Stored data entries
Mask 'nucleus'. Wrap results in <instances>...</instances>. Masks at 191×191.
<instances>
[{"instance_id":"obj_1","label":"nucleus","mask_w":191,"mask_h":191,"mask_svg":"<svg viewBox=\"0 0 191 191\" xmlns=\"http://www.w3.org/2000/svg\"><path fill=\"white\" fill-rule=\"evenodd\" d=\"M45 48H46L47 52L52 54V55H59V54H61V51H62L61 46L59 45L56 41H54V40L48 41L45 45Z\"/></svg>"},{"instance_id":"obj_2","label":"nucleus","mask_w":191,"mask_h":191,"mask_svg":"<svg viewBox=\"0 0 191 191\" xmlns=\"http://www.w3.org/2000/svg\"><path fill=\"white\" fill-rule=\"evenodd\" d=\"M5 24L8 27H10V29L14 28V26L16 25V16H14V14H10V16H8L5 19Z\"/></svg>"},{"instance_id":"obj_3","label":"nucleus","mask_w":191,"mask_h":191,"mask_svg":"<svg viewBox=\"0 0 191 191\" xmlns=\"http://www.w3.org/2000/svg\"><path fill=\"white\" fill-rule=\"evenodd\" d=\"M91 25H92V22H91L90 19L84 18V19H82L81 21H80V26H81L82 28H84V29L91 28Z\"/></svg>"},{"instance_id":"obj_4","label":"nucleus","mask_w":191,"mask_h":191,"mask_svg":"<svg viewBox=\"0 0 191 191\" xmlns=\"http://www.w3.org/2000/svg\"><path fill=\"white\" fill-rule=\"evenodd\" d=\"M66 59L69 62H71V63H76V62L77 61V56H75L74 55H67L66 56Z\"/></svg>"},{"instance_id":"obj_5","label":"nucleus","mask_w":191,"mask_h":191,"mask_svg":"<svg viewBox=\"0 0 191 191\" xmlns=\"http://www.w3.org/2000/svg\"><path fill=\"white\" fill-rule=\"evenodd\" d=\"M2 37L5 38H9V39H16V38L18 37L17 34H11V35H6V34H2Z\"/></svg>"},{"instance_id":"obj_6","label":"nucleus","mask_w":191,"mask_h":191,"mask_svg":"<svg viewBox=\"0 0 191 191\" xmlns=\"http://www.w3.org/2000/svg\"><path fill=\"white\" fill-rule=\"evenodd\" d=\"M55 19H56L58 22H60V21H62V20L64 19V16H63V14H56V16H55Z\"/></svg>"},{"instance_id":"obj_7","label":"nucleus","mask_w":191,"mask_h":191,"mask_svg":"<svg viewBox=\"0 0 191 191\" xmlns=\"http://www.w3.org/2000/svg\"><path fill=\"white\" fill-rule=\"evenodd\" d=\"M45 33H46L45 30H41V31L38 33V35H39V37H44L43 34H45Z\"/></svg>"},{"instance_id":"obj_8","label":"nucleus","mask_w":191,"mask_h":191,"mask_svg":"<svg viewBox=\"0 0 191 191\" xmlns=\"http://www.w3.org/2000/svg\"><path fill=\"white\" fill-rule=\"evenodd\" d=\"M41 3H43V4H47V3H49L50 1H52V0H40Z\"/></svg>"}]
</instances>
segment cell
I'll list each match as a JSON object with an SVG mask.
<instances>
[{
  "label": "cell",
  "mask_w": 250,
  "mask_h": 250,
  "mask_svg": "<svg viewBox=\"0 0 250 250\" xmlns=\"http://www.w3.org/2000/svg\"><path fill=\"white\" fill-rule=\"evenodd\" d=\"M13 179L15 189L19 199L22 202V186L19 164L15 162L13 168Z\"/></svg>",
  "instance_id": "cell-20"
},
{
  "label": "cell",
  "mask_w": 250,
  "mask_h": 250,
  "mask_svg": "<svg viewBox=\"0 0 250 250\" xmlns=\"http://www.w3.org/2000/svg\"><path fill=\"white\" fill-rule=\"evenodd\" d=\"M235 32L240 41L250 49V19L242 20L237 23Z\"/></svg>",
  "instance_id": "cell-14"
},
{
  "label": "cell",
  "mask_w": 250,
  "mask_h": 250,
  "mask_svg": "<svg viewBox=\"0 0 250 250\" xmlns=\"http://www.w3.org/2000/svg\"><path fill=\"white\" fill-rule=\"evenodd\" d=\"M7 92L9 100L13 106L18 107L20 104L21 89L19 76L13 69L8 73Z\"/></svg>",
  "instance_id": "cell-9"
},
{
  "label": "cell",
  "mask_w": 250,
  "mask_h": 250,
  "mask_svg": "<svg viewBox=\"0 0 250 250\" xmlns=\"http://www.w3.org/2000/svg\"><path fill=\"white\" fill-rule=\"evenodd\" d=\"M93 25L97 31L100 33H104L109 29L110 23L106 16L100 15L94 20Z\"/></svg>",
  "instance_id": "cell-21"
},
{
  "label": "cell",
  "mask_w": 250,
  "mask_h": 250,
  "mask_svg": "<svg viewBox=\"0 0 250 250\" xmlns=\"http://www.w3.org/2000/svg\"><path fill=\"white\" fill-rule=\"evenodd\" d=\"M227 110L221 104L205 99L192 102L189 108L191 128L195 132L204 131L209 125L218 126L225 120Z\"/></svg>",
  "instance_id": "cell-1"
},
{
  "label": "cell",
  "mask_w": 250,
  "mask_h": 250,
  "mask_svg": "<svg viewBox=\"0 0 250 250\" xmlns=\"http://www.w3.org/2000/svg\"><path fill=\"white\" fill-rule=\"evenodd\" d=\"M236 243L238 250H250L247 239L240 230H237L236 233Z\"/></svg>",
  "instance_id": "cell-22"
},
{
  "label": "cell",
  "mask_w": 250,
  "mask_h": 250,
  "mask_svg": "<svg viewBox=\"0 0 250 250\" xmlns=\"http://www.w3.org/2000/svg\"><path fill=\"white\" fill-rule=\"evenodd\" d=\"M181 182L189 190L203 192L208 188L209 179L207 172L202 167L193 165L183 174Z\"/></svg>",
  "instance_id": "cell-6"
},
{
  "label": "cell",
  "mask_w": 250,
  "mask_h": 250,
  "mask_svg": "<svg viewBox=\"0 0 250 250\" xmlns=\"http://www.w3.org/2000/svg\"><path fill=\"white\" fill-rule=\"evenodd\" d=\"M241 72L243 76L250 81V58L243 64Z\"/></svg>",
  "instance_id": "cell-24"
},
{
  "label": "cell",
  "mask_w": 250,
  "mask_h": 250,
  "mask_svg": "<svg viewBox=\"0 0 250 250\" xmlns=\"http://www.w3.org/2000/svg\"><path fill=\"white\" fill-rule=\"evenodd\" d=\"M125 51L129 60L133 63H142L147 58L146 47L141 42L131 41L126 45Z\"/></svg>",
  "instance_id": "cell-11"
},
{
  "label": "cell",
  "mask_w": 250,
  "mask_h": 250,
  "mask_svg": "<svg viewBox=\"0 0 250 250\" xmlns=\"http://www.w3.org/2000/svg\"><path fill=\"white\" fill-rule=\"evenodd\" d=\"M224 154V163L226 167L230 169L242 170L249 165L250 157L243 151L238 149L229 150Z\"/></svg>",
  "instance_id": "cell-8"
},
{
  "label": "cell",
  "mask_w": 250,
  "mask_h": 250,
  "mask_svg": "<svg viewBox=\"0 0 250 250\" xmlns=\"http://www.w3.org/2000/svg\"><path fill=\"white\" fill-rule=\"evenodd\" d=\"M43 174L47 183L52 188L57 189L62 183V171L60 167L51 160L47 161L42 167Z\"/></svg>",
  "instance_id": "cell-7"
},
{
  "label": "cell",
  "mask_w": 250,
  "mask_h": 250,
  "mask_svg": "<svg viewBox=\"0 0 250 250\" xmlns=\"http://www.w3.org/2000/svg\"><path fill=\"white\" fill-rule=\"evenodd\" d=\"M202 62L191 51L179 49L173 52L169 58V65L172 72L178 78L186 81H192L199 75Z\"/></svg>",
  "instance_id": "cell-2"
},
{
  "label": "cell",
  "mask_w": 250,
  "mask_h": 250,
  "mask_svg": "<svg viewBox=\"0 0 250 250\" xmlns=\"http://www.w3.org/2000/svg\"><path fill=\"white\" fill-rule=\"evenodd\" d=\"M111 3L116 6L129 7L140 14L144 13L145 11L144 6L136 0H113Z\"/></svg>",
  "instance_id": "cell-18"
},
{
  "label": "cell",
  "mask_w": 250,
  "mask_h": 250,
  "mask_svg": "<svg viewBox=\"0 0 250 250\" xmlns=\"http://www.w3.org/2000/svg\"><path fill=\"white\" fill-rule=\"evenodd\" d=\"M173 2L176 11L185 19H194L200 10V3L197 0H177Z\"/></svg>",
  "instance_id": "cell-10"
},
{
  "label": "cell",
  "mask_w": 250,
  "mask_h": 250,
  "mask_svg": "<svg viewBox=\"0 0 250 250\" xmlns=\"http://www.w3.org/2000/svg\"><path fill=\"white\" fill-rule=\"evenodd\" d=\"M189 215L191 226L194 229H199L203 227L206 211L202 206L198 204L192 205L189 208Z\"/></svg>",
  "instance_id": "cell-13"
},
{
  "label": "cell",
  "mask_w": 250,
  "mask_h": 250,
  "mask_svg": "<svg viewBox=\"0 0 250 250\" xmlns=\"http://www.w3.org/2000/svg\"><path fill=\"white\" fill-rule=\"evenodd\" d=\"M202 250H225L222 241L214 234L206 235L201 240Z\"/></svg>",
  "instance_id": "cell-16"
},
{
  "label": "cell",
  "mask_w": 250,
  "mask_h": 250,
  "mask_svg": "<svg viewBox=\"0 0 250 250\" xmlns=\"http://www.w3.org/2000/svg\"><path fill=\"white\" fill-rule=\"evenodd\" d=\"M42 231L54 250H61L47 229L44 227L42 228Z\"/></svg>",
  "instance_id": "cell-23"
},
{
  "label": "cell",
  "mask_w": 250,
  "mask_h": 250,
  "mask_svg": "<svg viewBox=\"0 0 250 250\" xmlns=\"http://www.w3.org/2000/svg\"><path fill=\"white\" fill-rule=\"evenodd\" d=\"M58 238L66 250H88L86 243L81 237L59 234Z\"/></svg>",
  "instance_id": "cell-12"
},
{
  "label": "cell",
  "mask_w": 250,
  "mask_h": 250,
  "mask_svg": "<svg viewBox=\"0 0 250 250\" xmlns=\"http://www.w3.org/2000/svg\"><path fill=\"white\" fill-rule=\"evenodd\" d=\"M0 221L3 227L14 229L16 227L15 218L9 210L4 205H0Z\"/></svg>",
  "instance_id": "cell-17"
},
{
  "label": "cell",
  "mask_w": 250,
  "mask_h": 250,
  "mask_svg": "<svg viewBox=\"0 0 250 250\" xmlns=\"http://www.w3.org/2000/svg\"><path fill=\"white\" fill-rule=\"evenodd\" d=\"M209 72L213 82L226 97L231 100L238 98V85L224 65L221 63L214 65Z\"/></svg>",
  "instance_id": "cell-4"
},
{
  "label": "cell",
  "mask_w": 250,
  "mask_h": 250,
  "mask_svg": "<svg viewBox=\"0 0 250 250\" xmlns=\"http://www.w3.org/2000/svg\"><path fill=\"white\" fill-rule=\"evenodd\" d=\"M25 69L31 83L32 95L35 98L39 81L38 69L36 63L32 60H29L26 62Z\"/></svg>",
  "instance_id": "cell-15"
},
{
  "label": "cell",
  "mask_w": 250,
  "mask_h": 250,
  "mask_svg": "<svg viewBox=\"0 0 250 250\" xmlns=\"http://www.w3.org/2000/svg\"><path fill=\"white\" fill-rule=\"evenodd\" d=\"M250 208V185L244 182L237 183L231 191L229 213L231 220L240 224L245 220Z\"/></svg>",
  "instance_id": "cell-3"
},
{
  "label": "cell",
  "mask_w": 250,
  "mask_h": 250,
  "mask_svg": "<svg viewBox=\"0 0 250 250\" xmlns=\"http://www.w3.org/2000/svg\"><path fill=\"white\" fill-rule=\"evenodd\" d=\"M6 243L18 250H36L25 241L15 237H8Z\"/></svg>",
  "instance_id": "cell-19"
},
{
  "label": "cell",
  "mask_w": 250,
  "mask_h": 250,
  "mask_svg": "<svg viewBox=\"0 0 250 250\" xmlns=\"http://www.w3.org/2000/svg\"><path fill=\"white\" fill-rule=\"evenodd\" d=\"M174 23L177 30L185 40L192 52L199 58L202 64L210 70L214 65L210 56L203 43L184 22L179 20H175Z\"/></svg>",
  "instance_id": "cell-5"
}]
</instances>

- PROBLEM
Copy out in full each line of the records above that contains the word "nucleus".

- THE ANSWER
Mask 'nucleus'. Wrap results in <instances>...</instances>. Masks at 191×191.
[{"instance_id":"obj_1","label":"nucleus","mask_w":191,"mask_h":191,"mask_svg":"<svg viewBox=\"0 0 191 191\" xmlns=\"http://www.w3.org/2000/svg\"><path fill=\"white\" fill-rule=\"evenodd\" d=\"M45 48H46L47 52L52 54V55H59V54H61V51H62L61 46L59 45L56 41H54V40L48 41L45 45Z\"/></svg>"},{"instance_id":"obj_2","label":"nucleus","mask_w":191,"mask_h":191,"mask_svg":"<svg viewBox=\"0 0 191 191\" xmlns=\"http://www.w3.org/2000/svg\"><path fill=\"white\" fill-rule=\"evenodd\" d=\"M5 24L8 27H10V29L14 28V26L16 25V16H14V14H10V16H8L5 19Z\"/></svg>"},{"instance_id":"obj_3","label":"nucleus","mask_w":191,"mask_h":191,"mask_svg":"<svg viewBox=\"0 0 191 191\" xmlns=\"http://www.w3.org/2000/svg\"><path fill=\"white\" fill-rule=\"evenodd\" d=\"M91 25H92V22H91L90 19L84 18V19H82L81 21H80V26H81L82 28H84V29L91 28Z\"/></svg>"},{"instance_id":"obj_4","label":"nucleus","mask_w":191,"mask_h":191,"mask_svg":"<svg viewBox=\"0 0 191 191\" xmlns=\"http://www.w3.org/2000/svg\"><path fill=\"white\" fill-rule=\"evenodd\" d=\"M66 59L69 62H71V63H76V62L77 61V56H75L74 55H67L66 56Z\"/></svg>"},{"instance_id":"obj_5","label":"nucleus","mask_w":191,"mask_h":191,"mask_svg":"<svg viewBox=\"0 0 191 191\" xmlns=\"http://www.w3.org/2000/svg\"><path fill=\"white\" fill-rule=\"evenodd\" d=\"M2 37L5 38H9V39H16V38L18 37L17 34H11V35H6V34H2Z\"/></svg>"},{"instance_id":"obj_6","label":"nucleus","mask_w":191,"mask_h":191,"mask_svg":"<svg viewBox=\"0 0 191 191\" xmlns=\"http://www.w3.org/2000/svg\"><path fill=\"white\" fill-rule=\"evenodd\" d=\"M55 19H56L58 22H60V21H62V20L64 19V16H63V14H56V16H55Z\"/></svg>"},{"instance_id":"obj_7","label":"nucleus","mask_w":191,"mask_h":191,"mask_svg":"<svg viewBox=\"0 0 191 191\" xmlns=\"http://www.w3.org/2000/svg\"><path fill=\"white\" fill-rule=\"evenodd\" d=\"M45 33H46L45 30H41V31L38 33V35H39V37H44L43 34H45Z\"/></svg>"},{"instance_id":"obj_8","label":"nucleus","mask_w":191,"mask_h":191,"mask_svg":"<svg viewBox=\"0 0 191 191\" xmlns=\"http://www.w3.org/2000/svg\"><path fill=\"white\" fill-rule=\"evenodd\" d=\"M41 3H43V4H47V3H49L50 1H52V0H40Z\"/></svg>"}]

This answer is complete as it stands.